- TRECHO CITADO
####################

Talvez seja interessante retomar https://aulasprofgilberto.blogspot.com/2020/08/rei-do-congo-mentira-que-virou-folclore.html antes
de ler esta postagem:
Vimos
que a sucessão de D. João Nzinga a Nkuwu foi marcada pela disputa entre dois
irmãos, o cristianizado Mbemba a Nzinga e o “tradicionalista” Mpangu a
Kitina... Como sabemos, Mbemba a Nzinga, batizado pelos portugueses, saiu-se vencedor
e tornou-se o novo manicongo.
A última postagem sinalizou que D. Afonso (nome cristão de Mbemba a Nzinga)
iniciou sua condição de chefe dos congoleses amargando a contradição... Para
demonstrar que estava alinhado com as propostas civilizatórias dos portugueses,
enviou o filho Henrique e o sobrinho Rodrigo de Santa Maria a Portugal com uma
carta ao rei D. Manuel... A missiva tratava de sua vitória no conflito com os
tradicionalistas e solicitava “alguns clérigos ou frades” para que sua gente
pudesse aprender mais sobre a fé.
D. Afonso do Congo quis
resolver de uma vez por todas a questão religiosa em torno da tradição de seu
povo e ordenou o recolhimento de “estatuetas-imagens dos antepassados”. Elas
eram cultuadas com devoção pelos congoleses, mas os missionários portugueses
insistiam que não passavam de “ídolos” que nada tinham de sagrados.
Como era de se esperar, houve reação à medida imposta
pelo manicongo... Ele tinha a intenção de destruir todos os objetos assim que
fossem confiscados, mas percebendo que não teria como dar prosseguimento à sua
iniciativa, recorreu ao auxílio dos portugueses que dominavam a ilha de São
Tomé.
(...)
Essa ilha havia sido “descoberta” por João de Santana e Pero de Escobar
em 1470, exatamente no dia do santo, e foi por isso que lhe deram o nome de “São
Tomé”... Em 1485, D. João II a cedera como capitania a João de Paiva. Em 1493 a
ilha foi repassada a Álvaro de Caminha. Este deu início ao povoamento, mas logo
veio a falecer. Em 1499, D. Manuel cedeu ao fidalgo Fernão de Melo o cargo de governador
de São Tomé na condição de donatário.
A ilha era povoada basicamente por degredados. Desde
1487 o governo de Portugal ordenava o envio de judeus forçados ao batismo
cristão. Na distante localidade deveriam assimilar os ensinamentos cristãos/católicos.

####################

- O QUE FAZER
a: Reescreva em forma de lista o parágrafo do trecho que começa com "Essa ilha havia sido", mantendo os fatos principais.
b: Liste todos os anos que o trecho associa à história da ilha de São Tomé.
c: Repita sem alterações a parte do trecho que começa em "Essa ilha havia" e termina em "condição de donatário.".
Os dados são um material independente do trecho.

####################

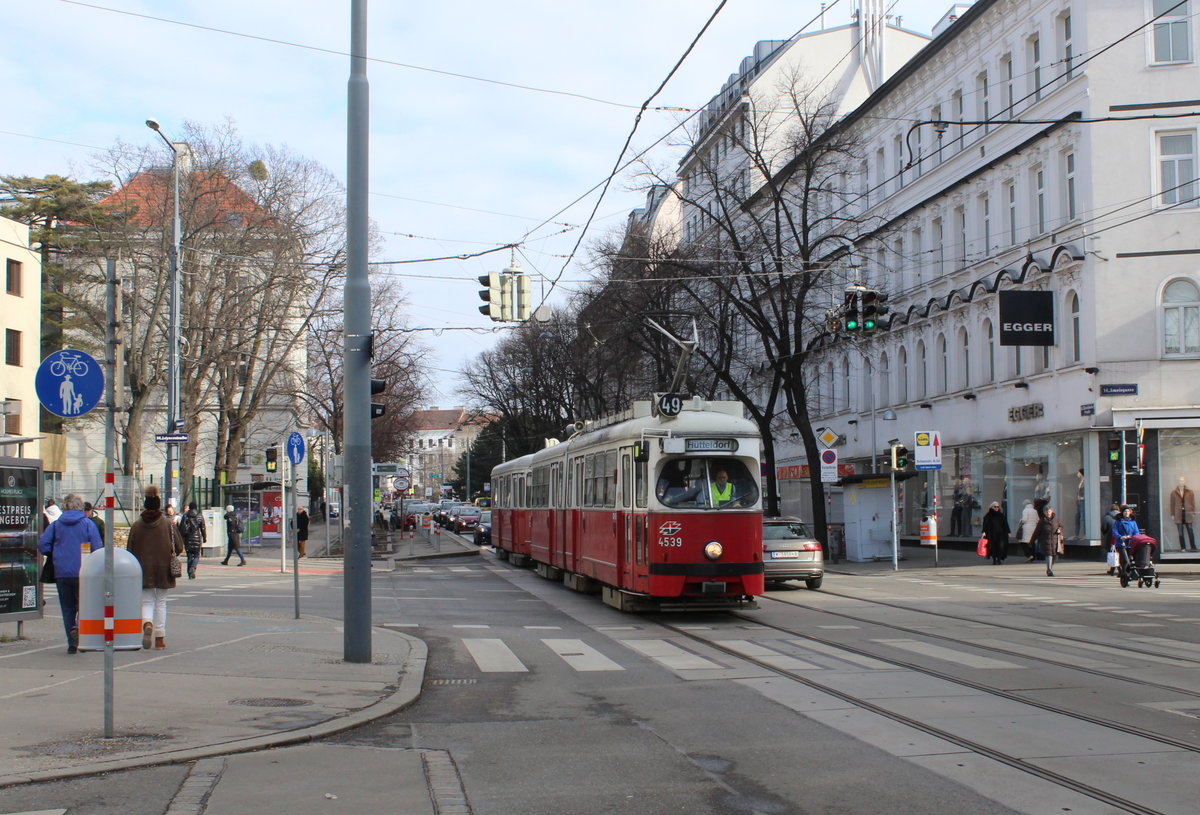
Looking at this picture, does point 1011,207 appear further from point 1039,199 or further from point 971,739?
point 971,739

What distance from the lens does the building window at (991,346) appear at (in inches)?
1494

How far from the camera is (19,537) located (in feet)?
45.0

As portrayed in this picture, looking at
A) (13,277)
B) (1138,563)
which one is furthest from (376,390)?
(13,277)

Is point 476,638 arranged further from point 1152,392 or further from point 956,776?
point 1152,392

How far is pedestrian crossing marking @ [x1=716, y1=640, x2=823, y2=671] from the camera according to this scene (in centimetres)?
1259

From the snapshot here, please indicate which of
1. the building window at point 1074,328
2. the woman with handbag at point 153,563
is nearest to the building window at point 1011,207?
the building window at point 1074,328

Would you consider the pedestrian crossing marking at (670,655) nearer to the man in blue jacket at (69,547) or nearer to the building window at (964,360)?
the man in blue jacket at (69,547)

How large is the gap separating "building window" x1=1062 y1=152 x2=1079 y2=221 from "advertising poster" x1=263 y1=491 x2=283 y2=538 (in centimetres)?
2955

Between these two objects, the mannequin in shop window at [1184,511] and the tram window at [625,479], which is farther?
the mannequin in shop window at [1184,511]

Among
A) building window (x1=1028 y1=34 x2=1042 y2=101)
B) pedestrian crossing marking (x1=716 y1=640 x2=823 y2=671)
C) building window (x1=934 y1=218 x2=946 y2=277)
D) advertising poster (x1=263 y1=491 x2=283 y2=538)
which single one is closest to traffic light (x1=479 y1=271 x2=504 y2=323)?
pedestrian crossing marking (x1=716 y1=640 x2=823 y2=671)

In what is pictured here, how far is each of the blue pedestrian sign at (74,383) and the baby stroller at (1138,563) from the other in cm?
2074

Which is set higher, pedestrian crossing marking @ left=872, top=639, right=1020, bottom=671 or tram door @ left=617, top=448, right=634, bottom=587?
tram door @ left=617, top=448, right=634, bottom=587

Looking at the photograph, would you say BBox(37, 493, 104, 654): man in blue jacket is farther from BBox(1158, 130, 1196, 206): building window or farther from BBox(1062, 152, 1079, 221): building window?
BBox(1158, 130, 1196, 206): building window

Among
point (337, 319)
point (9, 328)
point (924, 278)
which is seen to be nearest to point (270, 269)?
point (337, 319)
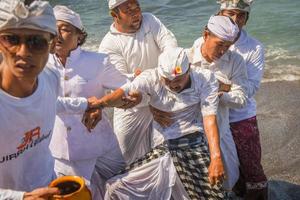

####################

- RESPOSTAS POR TAREFA
a:
- 1470: João de Santana e Pero de Escobar "descobrem" a ilha no dia de São Tomé, e por isso ela recebe esse nome.
- 1485: D. João II cede a ilha como capitania a João de Paiva.
- 1493: a ilha é repassada a Álvaro de Caminha, que inicia o povoamento, mas logo falece.
- 1499: D. Manuel cede a Fernão de Melo o cargo de governador de São Tomé, na condição de donatário.

b: 1470, 1485, 1493, 1499, 1487

c:
Essa ilha havia sido “descoberta” por João de Santana e Pero de Escobar
em 1470, exatamente no dia do santo, e foi por isso que lhe deram o nome de “São
Tomé”... Em 1485, D. João II a cedera como capitania a João de Paiva. Em 1493 a
ilha foi repassada a Álvaro de Caminha. Este deu início ao povoamento, mas logo
veio a falecer. Em 1499, D. Manuel cedeu ao fidalgo Fernão de Melo o cargo de governador
de São Tomé na condição de donatário.